--- Prompt ---
Pull each line with the string "interviews" from the entries.

--- Stored entries ---
++++++

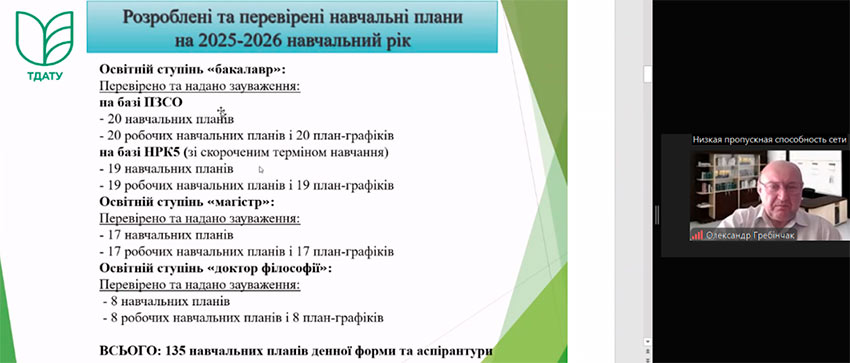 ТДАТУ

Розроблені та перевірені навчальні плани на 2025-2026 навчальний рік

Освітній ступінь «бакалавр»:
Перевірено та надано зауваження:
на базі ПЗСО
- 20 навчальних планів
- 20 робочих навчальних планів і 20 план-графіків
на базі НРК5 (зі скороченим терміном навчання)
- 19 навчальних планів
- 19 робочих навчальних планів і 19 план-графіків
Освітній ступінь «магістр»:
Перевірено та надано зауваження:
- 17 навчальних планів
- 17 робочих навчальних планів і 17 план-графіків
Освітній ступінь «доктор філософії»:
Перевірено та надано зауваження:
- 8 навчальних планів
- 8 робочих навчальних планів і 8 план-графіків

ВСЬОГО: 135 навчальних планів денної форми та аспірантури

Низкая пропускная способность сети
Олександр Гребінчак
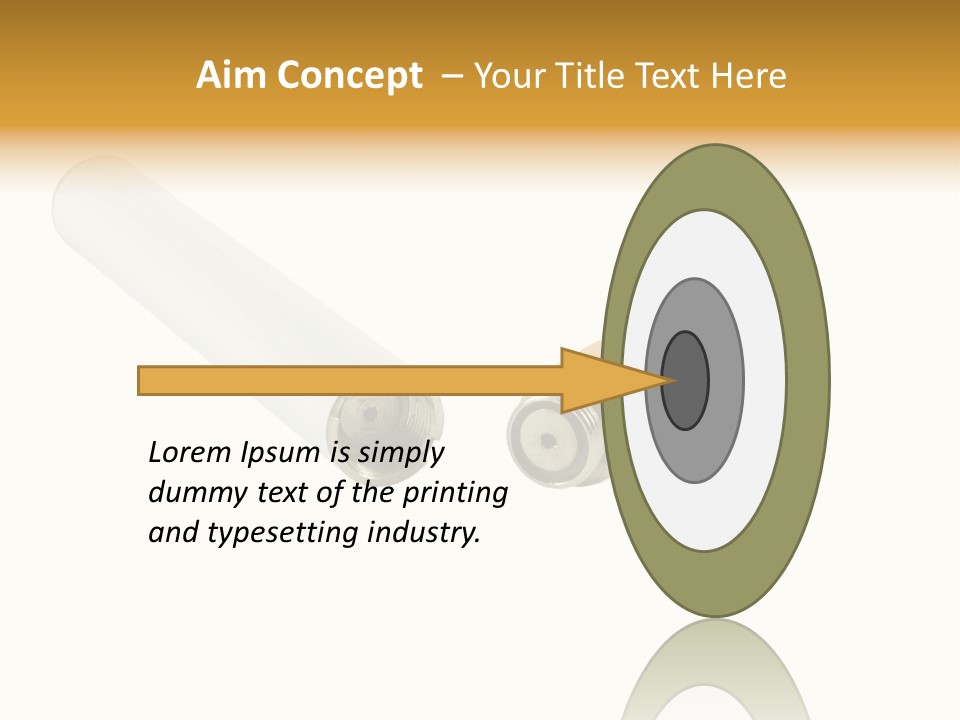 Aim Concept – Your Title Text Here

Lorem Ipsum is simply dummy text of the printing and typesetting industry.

++++++

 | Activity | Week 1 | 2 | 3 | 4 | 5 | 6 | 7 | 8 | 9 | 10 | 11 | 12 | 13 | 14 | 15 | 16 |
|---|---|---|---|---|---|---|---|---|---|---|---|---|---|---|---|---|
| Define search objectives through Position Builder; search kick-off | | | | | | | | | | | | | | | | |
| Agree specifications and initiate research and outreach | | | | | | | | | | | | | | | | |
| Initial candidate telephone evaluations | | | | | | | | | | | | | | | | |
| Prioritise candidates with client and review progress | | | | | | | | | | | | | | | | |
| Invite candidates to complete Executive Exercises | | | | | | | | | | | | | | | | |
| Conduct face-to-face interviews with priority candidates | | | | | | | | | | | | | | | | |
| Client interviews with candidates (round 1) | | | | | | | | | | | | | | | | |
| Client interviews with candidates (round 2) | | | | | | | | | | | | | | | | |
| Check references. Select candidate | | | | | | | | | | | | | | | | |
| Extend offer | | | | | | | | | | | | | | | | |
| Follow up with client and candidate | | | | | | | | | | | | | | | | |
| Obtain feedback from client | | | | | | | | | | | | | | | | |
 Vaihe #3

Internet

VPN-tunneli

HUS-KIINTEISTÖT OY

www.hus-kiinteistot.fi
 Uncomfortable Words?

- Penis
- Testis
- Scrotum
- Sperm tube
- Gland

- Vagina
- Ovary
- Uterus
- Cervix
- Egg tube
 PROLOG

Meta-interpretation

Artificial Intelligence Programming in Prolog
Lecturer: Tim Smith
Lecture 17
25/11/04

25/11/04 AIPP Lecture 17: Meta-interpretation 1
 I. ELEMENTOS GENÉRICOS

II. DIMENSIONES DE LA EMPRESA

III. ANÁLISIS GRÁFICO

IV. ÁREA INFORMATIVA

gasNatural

++++++

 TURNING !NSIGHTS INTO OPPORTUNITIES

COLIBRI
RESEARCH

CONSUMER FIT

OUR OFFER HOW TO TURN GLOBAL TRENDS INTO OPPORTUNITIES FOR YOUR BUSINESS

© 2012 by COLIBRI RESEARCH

++++++

--- Exercise response ---
| Conduct face-to-face interviews with priority candidates | | | | | | | | | | | | | | | | |
| Client interviews with candidates (round 1) | | | | | | | | | | | | | | | | |
| Client interviews with candidates (round 2) | | | | | | | | | | | | | | | | |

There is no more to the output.